## TASK DIRECTIONS
Check every line of the data below for the word "html", then give only the number of lines that have it.

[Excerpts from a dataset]
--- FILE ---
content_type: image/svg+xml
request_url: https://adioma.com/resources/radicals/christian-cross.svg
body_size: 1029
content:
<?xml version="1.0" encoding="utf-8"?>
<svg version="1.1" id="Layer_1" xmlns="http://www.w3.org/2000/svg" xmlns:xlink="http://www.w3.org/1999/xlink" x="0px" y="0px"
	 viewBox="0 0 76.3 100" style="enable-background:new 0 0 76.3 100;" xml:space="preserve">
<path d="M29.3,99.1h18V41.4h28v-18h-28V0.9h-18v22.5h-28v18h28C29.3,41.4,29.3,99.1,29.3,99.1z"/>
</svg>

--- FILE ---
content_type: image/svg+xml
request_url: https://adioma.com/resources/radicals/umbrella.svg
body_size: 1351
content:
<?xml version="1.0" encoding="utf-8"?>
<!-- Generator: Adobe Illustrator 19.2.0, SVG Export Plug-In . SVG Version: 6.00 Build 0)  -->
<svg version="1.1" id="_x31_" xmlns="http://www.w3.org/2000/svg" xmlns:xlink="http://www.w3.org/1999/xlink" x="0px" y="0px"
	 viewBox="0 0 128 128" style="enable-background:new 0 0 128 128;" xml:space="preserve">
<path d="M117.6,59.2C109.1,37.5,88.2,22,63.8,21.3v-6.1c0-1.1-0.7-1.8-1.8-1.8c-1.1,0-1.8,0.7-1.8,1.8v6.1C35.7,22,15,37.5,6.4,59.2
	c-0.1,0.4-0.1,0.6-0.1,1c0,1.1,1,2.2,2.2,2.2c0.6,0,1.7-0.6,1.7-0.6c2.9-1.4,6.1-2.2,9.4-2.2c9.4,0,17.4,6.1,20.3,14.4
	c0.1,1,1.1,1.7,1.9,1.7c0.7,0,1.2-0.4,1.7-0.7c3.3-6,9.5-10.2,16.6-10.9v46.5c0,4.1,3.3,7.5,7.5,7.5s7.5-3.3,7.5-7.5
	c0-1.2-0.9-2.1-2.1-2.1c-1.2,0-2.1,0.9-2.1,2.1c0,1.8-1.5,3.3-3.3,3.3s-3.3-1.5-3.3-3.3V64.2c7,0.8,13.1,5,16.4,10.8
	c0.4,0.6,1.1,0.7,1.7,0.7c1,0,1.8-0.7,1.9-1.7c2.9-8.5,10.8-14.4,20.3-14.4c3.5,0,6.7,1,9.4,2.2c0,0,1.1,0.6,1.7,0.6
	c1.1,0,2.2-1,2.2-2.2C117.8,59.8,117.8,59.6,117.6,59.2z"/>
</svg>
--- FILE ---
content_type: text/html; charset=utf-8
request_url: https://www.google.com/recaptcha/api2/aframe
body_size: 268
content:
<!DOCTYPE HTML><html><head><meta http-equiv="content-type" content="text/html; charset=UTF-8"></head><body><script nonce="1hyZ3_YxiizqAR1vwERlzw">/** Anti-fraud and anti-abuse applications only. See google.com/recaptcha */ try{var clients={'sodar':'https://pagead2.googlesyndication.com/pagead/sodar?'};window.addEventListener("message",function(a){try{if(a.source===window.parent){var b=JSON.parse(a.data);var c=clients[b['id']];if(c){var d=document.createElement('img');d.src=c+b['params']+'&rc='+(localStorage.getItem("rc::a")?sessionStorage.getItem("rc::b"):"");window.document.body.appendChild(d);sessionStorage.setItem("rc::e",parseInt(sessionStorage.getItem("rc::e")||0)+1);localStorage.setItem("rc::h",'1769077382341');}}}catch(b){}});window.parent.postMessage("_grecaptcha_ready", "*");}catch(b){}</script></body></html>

## TASK ANSWER
2